Prime Minister of Spain Pedro Sánchez said that the incident was a "well-organized, violent assault" by organized crime groups and thanked Spanish and Moroccan security forces for their actions.
Sidi Salem cemetery operators prepared several graves where Moroccan authorities buried the deceased.
Among the migrants held in custody in Nador, the Moroccan public prosecutor's office charged 29 migrants with felonies, including "organizing and facilitating the clandestine entry and exit of people to and from Morocco on a regular basis", "kidnapping and retention of a civil servant to use them as a hostage", "setting a fire in a forest", and "insults and violence against law enforcement agents". 36 migrants were charged with misdemeanors. Four of the 65 detainees are Chadian, while the rest are Sudanese. The Public Prosecutor's office ordered autopsies and identification of the deceased through DNA.
Aftermath
In September 2022, the General Directorate of Cadastre (DGC) and the National Geographic Institute (IGN), the two State institutions responsible for the delimitation of the territory in Spain, determined that the Melilla incident was perpetrated entirely on Spanish soil. Despite the fact that the incident occurred beyond the Melilla fence, the territory forms part of the "security zone" (not "no man's land"), which officially forms an integral part of Spanish territory, despite the fact that de facto, the Moroccan authorities are the ones that control the area even without having their sovereignty. That the Cadastre and the National Geographic Institute recognize as part of the national territory the place where all or a large part of the sub-Saharans died could have legal consequences since it would give the Spanish justice powers to investigate what happened. However, spokesmen for the Ministry of the Interior declared that "no one, neither the State security forces nor the Moroccan authorities, nor the Prosecutor's Office nor the Ombudsman, has the slightest doubt that the deceased were in Moroccan territory" and that "It is clear that the deaths occurred in the area of action of the Moroccan authorities, in which the civil guards did not have access."

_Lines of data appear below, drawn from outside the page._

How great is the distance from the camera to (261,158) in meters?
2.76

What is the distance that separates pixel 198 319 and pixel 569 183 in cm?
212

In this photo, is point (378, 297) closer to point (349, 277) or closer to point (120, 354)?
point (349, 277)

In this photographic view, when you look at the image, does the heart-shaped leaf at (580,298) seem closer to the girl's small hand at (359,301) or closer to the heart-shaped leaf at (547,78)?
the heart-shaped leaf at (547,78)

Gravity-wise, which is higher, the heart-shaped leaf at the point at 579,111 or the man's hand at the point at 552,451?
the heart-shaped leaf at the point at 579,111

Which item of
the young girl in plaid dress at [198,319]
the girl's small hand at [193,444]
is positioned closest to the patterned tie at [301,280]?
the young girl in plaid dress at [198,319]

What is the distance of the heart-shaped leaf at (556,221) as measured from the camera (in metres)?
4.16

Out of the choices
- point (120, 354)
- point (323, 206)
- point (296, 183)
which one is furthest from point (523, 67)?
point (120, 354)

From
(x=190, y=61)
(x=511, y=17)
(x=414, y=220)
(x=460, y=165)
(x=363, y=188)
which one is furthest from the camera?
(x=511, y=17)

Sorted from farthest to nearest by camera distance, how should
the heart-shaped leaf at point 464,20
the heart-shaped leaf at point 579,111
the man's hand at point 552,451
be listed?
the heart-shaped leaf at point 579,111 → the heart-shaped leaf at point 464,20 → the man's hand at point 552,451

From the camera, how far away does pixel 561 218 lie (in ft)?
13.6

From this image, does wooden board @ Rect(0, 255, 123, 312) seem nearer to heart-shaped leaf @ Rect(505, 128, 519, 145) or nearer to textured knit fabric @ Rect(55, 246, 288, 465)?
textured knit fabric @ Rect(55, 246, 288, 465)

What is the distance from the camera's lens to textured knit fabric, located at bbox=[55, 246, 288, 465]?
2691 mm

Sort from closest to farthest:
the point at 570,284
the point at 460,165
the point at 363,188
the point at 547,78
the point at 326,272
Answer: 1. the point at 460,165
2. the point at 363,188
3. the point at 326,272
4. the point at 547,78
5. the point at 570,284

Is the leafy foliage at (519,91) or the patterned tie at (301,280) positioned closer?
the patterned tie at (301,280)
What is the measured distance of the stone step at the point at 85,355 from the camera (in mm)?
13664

Morocco’s National Human Rights Institution established a fact-finding commission on 27 June, the commission released a preliminary report on 13 July. The Spanish Ombudsman released their preliminary findings in October. The Moroccan Association for Human Rights accused the Moroccan authorities of trying to cover up the deaths, noting that six days after the tragedy, no autopsy had been performed and no effort had been made to identify the deceased. The Moroccan courts subsequently sentenced thirteen of the immigrants who failed to reach Spanish territory to two and a half years in prison and a fine of 10,000 dirhams.

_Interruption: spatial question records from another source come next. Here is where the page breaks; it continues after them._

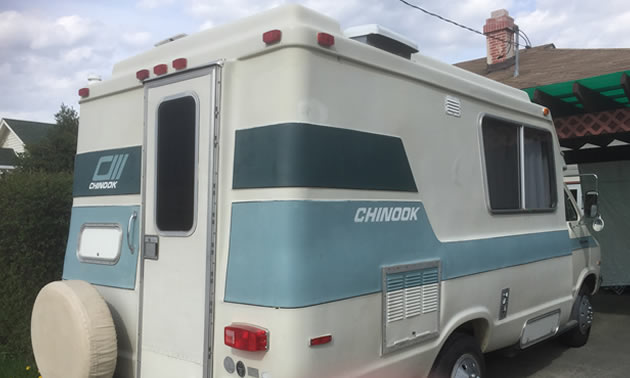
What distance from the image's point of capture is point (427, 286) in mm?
3660

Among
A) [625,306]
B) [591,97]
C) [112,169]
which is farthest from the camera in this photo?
[625,306]

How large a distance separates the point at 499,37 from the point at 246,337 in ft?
42.7

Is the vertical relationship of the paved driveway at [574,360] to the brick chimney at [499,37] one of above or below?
below

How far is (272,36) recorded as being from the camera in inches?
120

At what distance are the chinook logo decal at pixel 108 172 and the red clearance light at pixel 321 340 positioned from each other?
73.5 inches

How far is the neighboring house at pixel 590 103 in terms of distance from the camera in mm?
7531

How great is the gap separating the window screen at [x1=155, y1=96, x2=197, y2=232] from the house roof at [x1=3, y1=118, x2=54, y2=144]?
28.8m

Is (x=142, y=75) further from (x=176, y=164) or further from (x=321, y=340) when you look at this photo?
(x=321, y=340)

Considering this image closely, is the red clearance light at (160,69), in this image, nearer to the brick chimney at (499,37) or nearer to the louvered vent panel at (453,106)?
the louvered vent panel at (453,106)

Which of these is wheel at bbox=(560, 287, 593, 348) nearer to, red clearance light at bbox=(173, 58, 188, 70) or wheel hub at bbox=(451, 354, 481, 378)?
wheel hub at bbox=(451, 354, 481, 378)

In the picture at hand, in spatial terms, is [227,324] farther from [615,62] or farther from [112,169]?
[615,62]

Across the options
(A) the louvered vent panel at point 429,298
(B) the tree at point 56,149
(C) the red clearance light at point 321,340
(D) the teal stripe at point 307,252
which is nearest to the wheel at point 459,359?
(A) the louvered vent panel at point 429,298

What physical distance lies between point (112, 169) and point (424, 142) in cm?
218

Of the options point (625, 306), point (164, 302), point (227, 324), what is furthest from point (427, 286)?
point (625, 306)
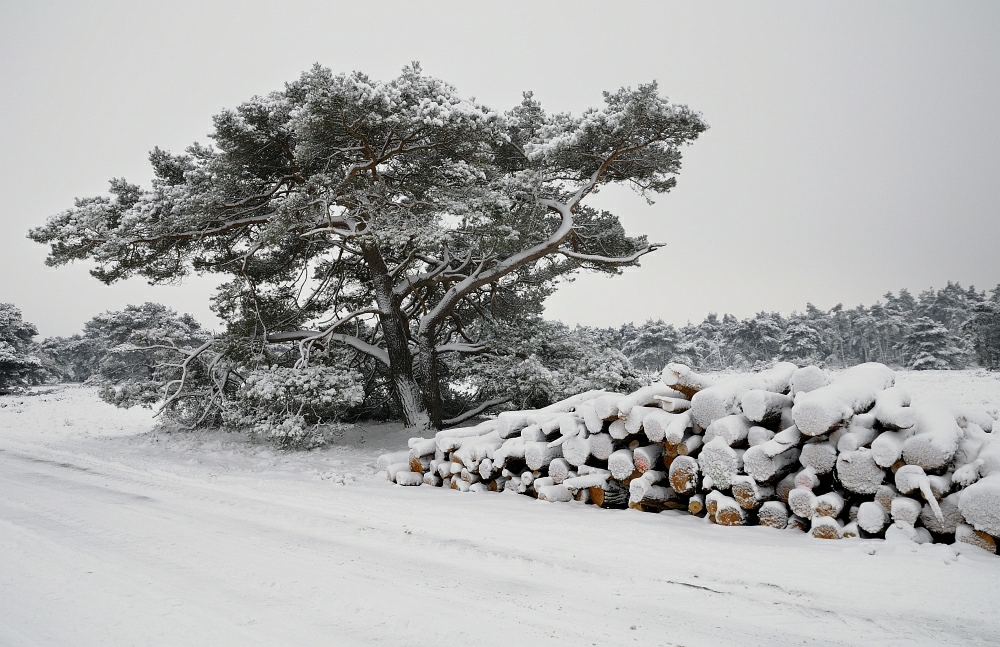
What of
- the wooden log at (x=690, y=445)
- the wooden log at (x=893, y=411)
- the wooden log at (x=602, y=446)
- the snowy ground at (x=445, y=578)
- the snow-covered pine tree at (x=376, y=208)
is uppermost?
the snow-covered pine tree at (x=376, y=208)

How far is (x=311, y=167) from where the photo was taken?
1016 centimetres

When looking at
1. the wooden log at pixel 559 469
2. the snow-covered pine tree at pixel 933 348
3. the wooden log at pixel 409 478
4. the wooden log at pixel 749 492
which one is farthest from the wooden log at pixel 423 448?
the snow-covered pine tree at pixel 933 348

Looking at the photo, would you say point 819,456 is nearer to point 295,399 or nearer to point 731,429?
point 731,429

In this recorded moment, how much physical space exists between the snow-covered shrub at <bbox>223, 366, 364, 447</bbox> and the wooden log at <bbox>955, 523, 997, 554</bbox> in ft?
27.7

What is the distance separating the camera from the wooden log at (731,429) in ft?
13.8

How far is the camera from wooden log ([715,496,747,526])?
159 inches

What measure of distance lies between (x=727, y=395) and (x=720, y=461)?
0.62 meters

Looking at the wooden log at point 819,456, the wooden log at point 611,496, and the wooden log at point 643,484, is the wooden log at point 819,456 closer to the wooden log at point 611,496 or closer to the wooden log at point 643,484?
the wooden log at point 643,484

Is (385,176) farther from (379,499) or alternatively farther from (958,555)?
(958,555)

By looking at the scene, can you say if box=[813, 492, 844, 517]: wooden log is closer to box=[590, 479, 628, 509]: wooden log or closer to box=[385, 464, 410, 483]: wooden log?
box=[590, 479, 628, 509]: wooden log

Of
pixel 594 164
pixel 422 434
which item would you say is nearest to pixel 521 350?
pixel 422 434

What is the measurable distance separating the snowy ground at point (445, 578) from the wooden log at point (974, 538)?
0.26 ft

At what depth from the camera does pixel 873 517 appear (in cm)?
348

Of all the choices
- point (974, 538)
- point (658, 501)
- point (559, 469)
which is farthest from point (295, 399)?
point (974, 538)
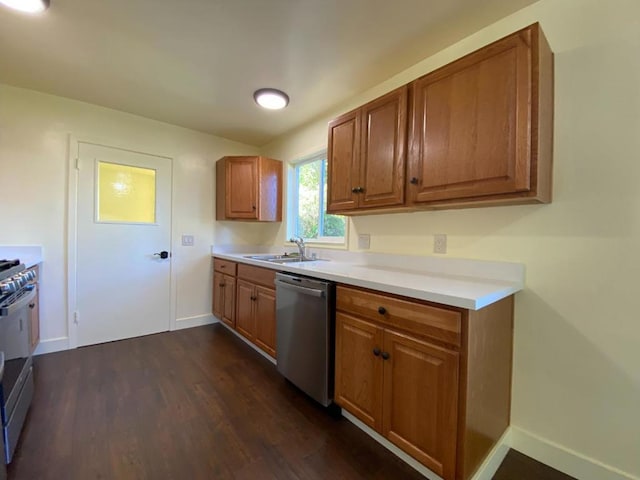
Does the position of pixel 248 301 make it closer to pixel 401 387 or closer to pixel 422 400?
pixel 401 387

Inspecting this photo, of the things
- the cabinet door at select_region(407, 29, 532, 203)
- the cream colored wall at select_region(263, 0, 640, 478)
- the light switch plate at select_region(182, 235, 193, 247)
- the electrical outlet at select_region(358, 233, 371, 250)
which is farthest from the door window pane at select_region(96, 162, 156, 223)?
the cream colored wall at select_region(263, 0, 640, 478)

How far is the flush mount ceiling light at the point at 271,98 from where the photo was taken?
2.40m

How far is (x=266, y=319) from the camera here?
240 centimetres

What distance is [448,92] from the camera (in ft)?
4.98

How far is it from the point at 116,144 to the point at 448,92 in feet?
10.0

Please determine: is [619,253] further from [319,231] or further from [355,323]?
[319,231]

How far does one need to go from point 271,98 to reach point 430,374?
2.37 metres

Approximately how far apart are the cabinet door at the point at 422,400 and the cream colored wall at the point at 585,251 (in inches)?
25.6

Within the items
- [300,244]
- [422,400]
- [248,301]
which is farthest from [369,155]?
[248,301]

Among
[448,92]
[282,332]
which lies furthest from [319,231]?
[448,92]

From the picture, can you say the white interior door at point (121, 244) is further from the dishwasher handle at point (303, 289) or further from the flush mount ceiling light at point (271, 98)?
the dishwasher handle at point (303, 289)

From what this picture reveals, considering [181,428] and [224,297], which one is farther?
[224,297]

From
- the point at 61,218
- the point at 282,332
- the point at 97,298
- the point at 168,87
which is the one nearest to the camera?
the point at 282,332

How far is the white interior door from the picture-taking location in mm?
2734
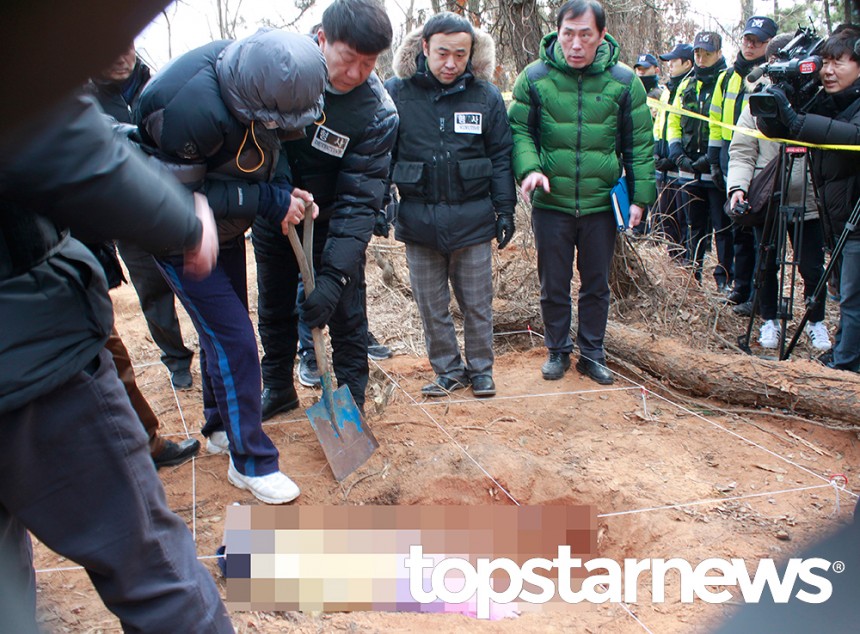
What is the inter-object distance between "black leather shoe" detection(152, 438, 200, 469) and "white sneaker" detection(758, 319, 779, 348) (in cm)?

Subsequently, El País carried out an investigation, analyzing the videos and with various interviews, in which it was stated that the death of at least one immigrant had occurred on the Spanish side. It also confirmed that they received tear gas and beatings by the police of both countries. Also, according to relatives, they counted 70 missing.
On December 23, 2022, the Spanish Prosecutor's Office decided to close the investigation into the deaths of emigrants in June at the Melilla border, exonerating the Ministry of the Interior, the Civil Guard and the agents who were on the border that day from any responsibility. land. According to elDiario.es, "the decree of the Public Ministry does not specify whether any of the deaths took place in Spanish territory, it states that" the events that led to the avalanche occurred in Moroccan territory" and that "the crowding of people occurred between both sites border”. The Prosecutor's Office understands that the actions of the guards were proportionate and informs the Civil Guard that several agents threw stones at the migrants, in case there was any type of disciplinary infraction.